Case Study

Category:
Speech AI, Real-Time Systems, & Architecture Engineering
Impact:
3 Months | <200ms Latency
OpenAvatarChat is a real-time avatar interaction framework designed for synchronous audio processing and user engagement. The goal was to integrate Amazon's Nova Sonic voice AI to enable natural, low-latency conversational speech between avatars and users. The key challenge emerged from a fundamental architectural mismatch: Nova Sonic operates on asynchronous bidirectional streaming with persistent connections, while OpenAvatarChat processes audio synchronously in discrete cycles.

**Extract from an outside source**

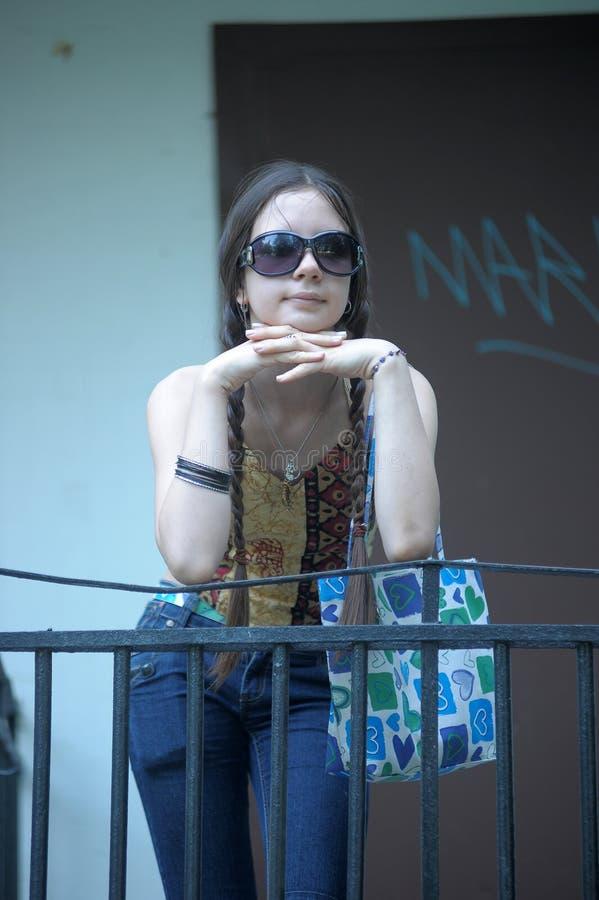 Fille de l'adolescence d'une chevelure foncée dans des lunettes de soleil photo stock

A direct integration between these two paradigms risked deadlocks, latency spikes, and unstable connections, making a new system design essential.
Devised an isolation-based architecture to separate Nova Sonic's async streaming from OpenAvatarChat's synchronous cycles. Nova Sonic runs as a dedicated subprocess, maintaining its persistent async streaming session independently.
Implemented lock-free queues for bidirectional communication between the two processes. Outgoing audio data from OpenAvatarChat is fed asynchronously to Nova Sonic. Nova Sonic streams back real-time synthesized voice responses through the IPC channel.
Managed concurrency using non-blocking event loops, ensuring audio flows without buffering delays. Maintained synchronization between discrete audio frames and continuous Nova Sonic streams for smooth, real-time response generation.
Stress-tested the integration under continuous, multi-turn conversations to validate latency stability, throughput efficiency, and fault recovery.